Tools double-count the memory
Tools like ps
and top
reports to Resident Set Size (RSS) of a process. From man ps
:
rss RSS resident set size, the non-swapped physical memory that a task has used (in kilobytes) ...
Even though it says that it reports physical memory, the reported value includes all virtual memory areas that map to the same physical memory.
Requires support from OS and/or hardware
Normally when you allocate a large chunk of memory you request anonymous memory through system calls like mmap or VirtualAlloc. You either specify the virtual address range you'd like, or you ask for a size without specifying where the memory should be allocated. You get no "handle" to the physical memory that is going to "back" the returned virtual memory range.
When memory is multi-mapped, we want better control over the physical memory and the virtual memory. We first allocate physical memory, and then map multiple virtual memory address ranges to the physical memory. This means that we need to use other APIs compared to when anonymous memory is allocated. Some of these APIs have not always had support for all features; for example large pages. Other APIs are fairly new and are not available on older OS versions.
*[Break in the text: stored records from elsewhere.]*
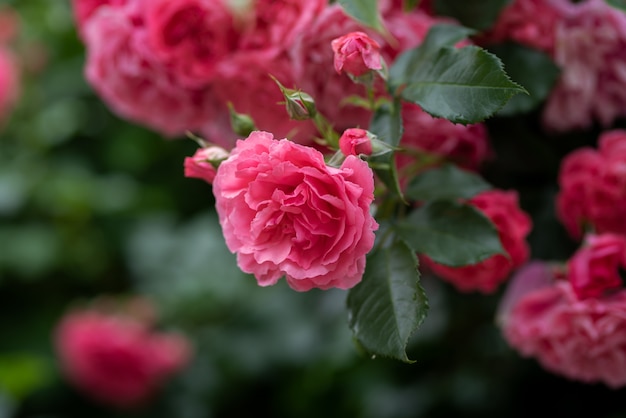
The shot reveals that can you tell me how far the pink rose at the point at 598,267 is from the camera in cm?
52

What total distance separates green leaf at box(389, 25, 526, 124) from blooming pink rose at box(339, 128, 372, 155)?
0.17 feet

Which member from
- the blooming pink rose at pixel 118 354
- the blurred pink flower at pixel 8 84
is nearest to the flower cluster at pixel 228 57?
the blooming pink rose at pixel 118 354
Some CPUs support a hardware solution for masking of metadata bits. See AArch64 Tagged Address ABI and Intel Linear Address Masking (LAM). One potential drawback of using this is that it is less flexible in the number of metadata bits that can be used.
TLB Pressure
Accessing the same memory through multiple virtual memory address could put more pressure on the TLB. Note that ZGC puts restrictions on what metadata values a pointer may have before being dereferenced, so it's usage of multi-mapped memory isn't hitting this problem.